Step-by-step explanation:

Given :-

A = {1,2,3,4,5}

B = {4,5,6,7}

To find :-

Show that n (AuB) +n (AnB)=n(A)+n(B)

Solution :-

Given sets are :

A = {1,2,3,4,5}

The elements in A = 5

Therefore, n(A) = 5

B = {4,5,6,7}

The elements in B = 4

Therefore, n(B) = 4

and

AUB = {1,2,3,4,5} U {4,5,6,7}

AUB = { 1,2,3,4,5,6,7 }

The elements in AUB = 7

Therefore, n(AUB) = 7

and

AnB = {1,2,3,4,5} n {4,5,6,7}

AnB = { 4,5}

The elements in AnB = 2

Therefore, n(AnB) = 2

Now,

On taking LHS = n(AUB)+n(AnB)

=> 7+2

=> 9

n(AUB)+n(AnB) = 9 ---------------------(1)
+---+
Challenge: In the set-theory solution, what set is obtained as the intersection of A and B?

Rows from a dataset
+---+
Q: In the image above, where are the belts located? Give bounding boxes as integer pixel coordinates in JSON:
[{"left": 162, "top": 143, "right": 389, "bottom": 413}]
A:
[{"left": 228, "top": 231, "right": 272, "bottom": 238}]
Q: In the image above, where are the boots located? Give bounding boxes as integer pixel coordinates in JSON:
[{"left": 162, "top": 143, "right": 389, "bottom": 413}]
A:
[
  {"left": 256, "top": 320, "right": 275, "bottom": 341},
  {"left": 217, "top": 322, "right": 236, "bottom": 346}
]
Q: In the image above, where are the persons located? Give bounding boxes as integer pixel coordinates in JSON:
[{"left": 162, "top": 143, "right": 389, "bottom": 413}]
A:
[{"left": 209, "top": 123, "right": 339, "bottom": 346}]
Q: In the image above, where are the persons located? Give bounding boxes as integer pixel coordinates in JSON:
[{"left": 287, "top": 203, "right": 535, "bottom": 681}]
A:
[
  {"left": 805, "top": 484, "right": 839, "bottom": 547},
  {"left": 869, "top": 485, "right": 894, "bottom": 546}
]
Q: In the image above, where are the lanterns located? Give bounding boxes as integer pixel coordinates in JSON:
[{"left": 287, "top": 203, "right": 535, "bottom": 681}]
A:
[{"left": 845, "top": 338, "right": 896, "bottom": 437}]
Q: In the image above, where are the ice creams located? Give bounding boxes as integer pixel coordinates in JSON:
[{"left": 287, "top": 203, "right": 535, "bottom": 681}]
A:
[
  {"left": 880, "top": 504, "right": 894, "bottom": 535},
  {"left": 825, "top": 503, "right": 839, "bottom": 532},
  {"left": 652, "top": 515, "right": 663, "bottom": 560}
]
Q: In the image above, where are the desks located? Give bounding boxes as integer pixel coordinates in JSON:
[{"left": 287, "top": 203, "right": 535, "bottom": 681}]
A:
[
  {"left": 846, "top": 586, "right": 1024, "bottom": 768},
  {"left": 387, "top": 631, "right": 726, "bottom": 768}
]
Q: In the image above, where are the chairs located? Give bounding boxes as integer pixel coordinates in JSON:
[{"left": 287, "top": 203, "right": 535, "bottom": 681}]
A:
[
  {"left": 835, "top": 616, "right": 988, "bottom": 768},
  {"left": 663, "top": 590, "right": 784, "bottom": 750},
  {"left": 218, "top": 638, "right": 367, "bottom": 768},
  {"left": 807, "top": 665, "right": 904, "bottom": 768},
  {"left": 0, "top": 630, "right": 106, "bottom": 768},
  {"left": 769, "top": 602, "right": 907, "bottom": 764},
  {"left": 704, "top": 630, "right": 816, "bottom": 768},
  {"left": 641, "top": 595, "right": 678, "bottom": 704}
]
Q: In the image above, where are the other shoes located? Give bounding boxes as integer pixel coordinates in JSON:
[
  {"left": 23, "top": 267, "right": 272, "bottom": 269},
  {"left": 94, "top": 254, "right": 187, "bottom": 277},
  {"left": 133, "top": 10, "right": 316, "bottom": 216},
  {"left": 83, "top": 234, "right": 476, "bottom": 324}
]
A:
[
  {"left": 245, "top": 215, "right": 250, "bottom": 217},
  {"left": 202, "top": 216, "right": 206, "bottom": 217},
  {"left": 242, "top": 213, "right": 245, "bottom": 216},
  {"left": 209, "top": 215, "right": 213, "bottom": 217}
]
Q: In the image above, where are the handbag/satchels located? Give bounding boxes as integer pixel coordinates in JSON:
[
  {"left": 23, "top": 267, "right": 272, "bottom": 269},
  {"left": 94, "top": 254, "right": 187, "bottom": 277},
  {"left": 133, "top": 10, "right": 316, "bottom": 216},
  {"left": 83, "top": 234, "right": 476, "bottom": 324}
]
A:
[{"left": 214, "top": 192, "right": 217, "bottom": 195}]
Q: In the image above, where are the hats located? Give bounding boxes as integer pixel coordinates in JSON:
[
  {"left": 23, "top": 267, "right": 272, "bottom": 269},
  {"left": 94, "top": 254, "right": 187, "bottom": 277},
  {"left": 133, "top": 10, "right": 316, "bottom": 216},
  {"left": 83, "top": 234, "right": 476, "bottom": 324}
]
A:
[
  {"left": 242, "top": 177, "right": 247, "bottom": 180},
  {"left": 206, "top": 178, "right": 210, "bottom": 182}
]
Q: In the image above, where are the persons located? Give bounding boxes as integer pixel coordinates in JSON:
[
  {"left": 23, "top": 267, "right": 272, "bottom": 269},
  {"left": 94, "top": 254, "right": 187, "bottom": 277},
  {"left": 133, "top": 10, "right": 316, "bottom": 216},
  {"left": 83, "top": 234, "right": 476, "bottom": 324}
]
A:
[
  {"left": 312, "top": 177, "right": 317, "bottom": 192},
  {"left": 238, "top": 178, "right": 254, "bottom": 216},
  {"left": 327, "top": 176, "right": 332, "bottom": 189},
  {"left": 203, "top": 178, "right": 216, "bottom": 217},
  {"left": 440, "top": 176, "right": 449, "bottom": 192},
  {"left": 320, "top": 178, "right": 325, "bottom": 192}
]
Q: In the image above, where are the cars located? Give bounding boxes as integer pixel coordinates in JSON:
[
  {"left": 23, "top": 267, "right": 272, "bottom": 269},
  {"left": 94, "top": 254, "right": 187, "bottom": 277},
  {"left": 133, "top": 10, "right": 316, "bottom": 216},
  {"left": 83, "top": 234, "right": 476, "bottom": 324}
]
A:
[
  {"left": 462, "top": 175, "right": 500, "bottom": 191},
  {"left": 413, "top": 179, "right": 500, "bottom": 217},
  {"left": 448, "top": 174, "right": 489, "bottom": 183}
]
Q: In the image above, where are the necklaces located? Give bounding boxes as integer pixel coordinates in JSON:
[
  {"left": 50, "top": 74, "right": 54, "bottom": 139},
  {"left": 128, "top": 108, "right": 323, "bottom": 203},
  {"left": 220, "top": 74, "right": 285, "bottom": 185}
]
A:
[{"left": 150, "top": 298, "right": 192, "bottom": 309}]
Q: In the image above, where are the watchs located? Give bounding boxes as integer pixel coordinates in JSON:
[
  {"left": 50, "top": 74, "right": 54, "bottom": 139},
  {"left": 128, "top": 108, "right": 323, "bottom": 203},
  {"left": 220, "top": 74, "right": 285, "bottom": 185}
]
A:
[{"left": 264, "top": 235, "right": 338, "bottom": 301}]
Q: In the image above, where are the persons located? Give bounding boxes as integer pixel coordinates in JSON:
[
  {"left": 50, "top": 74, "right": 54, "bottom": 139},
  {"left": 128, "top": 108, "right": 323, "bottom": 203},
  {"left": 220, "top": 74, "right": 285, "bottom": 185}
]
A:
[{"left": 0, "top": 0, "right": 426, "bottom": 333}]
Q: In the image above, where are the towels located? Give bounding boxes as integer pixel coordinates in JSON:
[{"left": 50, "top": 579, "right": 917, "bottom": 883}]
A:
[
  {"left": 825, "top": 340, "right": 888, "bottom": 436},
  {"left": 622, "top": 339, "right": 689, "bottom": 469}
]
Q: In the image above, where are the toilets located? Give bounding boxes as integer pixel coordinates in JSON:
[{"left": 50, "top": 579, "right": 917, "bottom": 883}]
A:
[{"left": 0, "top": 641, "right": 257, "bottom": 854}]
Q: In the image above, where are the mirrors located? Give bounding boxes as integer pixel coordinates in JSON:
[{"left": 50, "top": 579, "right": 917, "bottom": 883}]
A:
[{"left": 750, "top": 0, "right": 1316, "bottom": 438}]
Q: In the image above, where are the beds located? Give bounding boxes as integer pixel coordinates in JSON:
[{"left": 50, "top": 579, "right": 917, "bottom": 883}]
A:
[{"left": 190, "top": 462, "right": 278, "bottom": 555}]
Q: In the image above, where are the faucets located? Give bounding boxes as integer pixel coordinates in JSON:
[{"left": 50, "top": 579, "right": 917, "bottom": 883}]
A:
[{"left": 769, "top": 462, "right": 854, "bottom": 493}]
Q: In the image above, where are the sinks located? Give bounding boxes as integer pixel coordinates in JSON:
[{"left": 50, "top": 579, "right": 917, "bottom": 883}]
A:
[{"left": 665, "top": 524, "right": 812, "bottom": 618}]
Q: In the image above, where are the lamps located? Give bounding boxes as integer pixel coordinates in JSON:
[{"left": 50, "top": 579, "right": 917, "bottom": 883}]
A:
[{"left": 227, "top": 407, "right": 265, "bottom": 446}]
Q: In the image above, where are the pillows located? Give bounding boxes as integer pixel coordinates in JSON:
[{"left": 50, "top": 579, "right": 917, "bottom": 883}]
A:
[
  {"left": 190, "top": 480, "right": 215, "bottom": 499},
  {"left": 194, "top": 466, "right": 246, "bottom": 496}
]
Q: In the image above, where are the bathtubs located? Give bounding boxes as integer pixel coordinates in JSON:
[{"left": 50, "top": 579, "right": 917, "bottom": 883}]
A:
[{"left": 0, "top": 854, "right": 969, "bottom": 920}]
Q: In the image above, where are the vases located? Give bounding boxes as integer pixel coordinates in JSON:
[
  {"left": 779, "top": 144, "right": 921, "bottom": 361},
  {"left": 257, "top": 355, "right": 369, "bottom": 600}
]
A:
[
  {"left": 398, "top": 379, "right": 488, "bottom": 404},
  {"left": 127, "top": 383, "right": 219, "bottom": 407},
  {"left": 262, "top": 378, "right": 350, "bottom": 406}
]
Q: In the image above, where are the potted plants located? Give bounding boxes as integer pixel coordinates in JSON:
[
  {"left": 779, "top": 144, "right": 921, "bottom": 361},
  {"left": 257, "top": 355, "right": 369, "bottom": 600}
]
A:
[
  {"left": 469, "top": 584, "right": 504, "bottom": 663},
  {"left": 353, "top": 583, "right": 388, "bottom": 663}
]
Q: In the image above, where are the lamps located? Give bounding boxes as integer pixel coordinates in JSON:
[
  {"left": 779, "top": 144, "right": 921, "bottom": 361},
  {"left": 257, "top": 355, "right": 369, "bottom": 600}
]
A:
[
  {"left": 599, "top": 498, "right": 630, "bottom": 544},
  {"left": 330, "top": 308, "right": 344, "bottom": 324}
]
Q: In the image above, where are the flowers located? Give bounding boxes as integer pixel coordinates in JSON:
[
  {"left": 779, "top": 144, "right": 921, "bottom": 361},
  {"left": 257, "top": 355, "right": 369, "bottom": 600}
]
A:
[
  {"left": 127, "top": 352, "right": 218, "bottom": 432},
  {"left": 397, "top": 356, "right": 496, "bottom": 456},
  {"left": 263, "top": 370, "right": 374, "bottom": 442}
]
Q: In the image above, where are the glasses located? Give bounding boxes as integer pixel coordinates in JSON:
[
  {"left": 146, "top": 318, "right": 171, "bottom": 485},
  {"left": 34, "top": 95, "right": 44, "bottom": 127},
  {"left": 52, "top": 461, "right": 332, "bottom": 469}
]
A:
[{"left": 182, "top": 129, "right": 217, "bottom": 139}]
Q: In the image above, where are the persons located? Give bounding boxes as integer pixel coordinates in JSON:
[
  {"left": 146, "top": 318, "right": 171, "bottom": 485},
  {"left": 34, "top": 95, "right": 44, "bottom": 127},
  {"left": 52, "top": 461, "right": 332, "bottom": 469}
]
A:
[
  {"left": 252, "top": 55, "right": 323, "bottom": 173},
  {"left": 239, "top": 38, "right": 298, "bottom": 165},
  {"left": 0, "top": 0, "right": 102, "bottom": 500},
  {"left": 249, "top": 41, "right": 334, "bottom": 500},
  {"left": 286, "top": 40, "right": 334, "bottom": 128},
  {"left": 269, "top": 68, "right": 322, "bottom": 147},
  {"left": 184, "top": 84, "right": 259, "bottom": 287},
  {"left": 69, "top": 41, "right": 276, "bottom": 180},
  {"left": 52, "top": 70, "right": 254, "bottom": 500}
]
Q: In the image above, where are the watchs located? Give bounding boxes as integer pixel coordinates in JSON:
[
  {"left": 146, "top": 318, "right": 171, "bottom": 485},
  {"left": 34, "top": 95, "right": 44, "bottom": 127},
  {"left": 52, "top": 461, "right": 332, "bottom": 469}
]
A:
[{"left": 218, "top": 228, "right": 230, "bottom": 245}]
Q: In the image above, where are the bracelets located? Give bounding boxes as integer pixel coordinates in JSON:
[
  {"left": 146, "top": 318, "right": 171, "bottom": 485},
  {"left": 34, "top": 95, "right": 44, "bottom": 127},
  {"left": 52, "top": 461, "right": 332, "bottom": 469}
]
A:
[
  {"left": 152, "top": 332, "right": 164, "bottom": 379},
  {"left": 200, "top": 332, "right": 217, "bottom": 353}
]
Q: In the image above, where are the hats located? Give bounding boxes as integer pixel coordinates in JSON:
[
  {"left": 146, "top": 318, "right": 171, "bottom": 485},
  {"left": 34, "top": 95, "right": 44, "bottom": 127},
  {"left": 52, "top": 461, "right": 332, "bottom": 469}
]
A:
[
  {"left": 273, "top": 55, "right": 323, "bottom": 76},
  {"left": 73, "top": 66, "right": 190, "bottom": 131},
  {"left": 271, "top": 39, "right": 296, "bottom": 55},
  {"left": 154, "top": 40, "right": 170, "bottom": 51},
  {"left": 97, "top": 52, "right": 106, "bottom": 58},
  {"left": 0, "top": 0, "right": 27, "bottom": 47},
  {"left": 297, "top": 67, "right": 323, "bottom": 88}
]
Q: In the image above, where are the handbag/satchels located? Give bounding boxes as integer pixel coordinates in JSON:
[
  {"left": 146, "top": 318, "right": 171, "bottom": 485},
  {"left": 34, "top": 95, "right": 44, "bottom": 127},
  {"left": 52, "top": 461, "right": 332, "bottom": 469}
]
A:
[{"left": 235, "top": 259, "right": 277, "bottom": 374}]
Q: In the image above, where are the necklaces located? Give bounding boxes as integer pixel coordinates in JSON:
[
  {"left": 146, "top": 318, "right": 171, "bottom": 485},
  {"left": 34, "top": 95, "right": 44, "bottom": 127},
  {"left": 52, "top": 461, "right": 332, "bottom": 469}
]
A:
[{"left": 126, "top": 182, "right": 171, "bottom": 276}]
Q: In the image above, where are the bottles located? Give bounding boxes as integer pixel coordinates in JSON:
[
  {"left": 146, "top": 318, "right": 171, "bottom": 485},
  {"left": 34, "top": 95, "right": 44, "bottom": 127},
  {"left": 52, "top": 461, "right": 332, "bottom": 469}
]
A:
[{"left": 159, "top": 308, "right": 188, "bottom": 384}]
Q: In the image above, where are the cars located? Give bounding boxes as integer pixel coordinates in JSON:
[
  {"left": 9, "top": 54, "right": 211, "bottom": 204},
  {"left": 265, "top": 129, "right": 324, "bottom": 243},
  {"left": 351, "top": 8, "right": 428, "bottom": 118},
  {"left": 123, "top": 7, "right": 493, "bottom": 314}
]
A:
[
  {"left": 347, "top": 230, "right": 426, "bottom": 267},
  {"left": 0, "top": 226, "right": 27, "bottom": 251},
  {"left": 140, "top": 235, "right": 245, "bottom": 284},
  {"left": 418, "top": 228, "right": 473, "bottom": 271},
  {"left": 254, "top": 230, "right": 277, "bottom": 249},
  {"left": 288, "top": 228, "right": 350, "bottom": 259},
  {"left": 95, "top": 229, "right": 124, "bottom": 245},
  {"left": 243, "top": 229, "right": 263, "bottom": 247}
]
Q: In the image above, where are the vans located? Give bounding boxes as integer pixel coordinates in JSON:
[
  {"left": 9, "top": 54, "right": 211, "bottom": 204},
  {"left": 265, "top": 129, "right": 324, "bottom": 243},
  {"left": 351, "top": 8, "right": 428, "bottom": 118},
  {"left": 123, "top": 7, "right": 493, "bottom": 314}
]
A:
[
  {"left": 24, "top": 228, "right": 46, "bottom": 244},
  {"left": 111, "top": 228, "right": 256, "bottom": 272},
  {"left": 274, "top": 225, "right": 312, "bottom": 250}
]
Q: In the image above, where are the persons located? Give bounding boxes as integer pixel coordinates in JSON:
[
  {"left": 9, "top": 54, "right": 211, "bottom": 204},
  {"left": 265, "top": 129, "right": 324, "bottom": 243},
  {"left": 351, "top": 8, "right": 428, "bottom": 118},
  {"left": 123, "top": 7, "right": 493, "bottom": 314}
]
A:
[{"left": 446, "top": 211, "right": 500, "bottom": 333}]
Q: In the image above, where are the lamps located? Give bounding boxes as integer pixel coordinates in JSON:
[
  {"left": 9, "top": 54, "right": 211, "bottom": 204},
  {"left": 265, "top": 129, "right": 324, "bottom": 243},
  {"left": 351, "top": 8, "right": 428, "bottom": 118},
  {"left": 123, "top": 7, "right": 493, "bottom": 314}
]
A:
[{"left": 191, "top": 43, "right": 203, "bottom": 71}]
+---+
The solution: The intersection of A and B is {4, 5}.